Technology is starting to catch up. New breakthroughs are occurring every week. Early adopters are eager to jump on board. Think of how the social web opened up the internet to the masses—everyone jumped in, including (in not-insignificant numbers) Baby Boomers. VR—after many exciting short flights and spectacular crashes—may have finally have found just the right mix of price point and technology.
In addition to entertainment and advertising, expect to see huge VR growth in these key industries:
- Tourism. The strong market for “virtual tourism” that the View-Master stumbled into discovering is already being catered to via experiences like “The Wild Within…an interactive, 360* video that allows travelers to experience the pristine coastal wilderness of British Columbia, Canada in a truly immersive way.” Or how about the “Marriott Teleporter,” which frees guests of the hotel chain to “travel” without packing a bag. Remember Sensorama? Check this: “They were taking inventory of the breeze, the sea spray and sensations like that…so we’ve used mechanical elements like industrial grade misters and fans in the Teleporter to recreate those sensations. It’s like an amusement park crammed into a closet.”

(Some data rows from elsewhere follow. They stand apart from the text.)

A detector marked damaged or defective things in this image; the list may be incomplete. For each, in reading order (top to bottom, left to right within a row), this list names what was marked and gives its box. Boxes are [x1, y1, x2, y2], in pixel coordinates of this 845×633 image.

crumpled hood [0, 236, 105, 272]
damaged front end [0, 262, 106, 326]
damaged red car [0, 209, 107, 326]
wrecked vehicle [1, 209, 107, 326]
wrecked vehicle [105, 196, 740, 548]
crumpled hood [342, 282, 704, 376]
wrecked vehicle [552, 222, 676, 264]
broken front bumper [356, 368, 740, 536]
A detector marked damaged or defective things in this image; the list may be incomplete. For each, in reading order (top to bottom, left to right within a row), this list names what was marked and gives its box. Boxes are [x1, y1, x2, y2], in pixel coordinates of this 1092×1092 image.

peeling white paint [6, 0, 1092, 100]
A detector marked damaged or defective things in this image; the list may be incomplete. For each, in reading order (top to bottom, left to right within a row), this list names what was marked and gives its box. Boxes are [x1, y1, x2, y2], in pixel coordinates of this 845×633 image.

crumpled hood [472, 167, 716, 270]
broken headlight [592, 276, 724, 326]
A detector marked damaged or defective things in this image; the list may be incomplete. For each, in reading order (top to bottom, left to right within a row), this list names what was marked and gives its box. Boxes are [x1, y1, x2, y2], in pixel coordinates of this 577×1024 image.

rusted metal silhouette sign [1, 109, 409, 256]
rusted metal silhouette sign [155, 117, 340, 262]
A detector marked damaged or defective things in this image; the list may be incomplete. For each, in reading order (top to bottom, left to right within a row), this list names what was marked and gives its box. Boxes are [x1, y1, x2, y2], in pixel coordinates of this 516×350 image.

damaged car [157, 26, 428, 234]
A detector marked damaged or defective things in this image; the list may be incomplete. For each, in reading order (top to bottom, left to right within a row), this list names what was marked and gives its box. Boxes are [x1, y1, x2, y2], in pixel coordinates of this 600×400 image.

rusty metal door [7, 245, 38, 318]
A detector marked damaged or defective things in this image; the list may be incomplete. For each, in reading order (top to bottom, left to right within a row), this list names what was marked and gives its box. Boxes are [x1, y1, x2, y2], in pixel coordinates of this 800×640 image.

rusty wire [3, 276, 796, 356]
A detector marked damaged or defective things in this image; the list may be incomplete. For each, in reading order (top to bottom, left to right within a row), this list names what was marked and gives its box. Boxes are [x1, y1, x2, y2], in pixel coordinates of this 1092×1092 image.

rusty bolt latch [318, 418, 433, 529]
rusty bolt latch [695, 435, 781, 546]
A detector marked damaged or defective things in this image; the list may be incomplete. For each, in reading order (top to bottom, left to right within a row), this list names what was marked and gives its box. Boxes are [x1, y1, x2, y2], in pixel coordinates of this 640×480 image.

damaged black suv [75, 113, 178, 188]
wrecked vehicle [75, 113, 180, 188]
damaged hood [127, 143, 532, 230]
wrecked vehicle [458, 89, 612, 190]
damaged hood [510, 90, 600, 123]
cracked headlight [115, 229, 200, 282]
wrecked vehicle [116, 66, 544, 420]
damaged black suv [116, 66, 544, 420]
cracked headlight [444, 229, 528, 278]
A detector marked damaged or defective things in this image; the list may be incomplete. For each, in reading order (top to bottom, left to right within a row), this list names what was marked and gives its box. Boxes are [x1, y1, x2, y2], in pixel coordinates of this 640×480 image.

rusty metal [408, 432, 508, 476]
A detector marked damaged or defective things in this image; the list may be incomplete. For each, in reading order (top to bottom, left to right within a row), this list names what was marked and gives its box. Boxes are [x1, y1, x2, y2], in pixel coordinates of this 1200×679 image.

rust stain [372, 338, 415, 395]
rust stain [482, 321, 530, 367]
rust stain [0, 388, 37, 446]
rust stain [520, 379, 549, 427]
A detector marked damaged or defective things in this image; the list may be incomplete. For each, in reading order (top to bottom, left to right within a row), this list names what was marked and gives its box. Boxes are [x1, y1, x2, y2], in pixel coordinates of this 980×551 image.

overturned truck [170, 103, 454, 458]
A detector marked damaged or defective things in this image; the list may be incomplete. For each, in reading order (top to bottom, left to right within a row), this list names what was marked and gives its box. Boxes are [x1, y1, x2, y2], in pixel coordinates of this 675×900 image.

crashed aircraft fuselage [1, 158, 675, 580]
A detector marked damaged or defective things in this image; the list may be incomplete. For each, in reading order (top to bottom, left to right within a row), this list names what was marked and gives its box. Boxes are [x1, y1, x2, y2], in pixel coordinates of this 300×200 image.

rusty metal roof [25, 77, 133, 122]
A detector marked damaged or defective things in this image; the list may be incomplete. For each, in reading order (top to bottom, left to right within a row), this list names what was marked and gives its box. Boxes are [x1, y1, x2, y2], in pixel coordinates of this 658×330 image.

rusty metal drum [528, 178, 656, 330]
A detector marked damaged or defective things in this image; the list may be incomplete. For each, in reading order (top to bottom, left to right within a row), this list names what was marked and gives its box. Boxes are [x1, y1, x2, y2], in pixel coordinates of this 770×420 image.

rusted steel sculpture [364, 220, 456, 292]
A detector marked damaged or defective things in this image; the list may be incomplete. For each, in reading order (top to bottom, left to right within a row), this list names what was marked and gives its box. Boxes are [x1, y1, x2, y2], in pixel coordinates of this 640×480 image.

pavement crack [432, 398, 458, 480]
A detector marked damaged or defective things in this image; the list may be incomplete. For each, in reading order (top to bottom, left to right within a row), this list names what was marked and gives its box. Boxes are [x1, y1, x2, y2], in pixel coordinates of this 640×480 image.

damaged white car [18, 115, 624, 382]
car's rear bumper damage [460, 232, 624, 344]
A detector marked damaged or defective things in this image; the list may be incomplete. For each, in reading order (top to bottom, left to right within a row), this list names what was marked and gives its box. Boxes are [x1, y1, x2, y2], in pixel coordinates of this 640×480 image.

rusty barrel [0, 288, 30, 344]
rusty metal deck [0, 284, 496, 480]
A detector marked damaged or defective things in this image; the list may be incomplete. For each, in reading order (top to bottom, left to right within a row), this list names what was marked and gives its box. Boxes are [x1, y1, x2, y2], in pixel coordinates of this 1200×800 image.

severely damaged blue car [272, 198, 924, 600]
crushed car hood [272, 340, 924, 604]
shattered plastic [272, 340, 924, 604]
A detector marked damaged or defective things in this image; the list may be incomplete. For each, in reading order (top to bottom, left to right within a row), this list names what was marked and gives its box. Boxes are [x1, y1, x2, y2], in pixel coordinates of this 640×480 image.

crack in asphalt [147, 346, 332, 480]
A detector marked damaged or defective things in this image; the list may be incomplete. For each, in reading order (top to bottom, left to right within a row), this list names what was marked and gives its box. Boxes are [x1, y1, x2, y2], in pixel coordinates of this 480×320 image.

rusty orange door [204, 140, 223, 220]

- Healthcare. VR exposure therapy allows patients to confront their phobias and fears, helping them cope with a myriad of conditions: fear of flying, fear of heights, fear of public speaking, agoraphobia, arachnophobia, social phobia, panic disorder, and posttraumatic stress disorder due to motor vehicle accidents. VR is even being used to treat those with phantom-limb pain. Researchers at the University of Washington Human Interface Technology Laboratory have created “SnowWorld,” a brain-tricking snowscape that helps burn victims during bandage changes and wound cleaning – excruciatingly painful experiences that traditional pain-killers like morphine do little to assuage. VR is even being used to train surgeons, to the relief of cadavers everywhere. It’s clear that this technology is delivering real, transformative, benevolent good for many.
- Skilled Trades. With the cost of education rising, and access to good trade schools disappearing for many, VR offers new opportunities to learn at a much lower cost, and from anywhere. For example, those training to be welders are doing so virtually in greater numbers. Picking up from the times of flight simulators (another very early “VR” use), simulations are being used to train people to do dangerous jobs without putting them in dangerous situations. In general VR, may do enormous good by opening up education for many who simply do not have access to it today.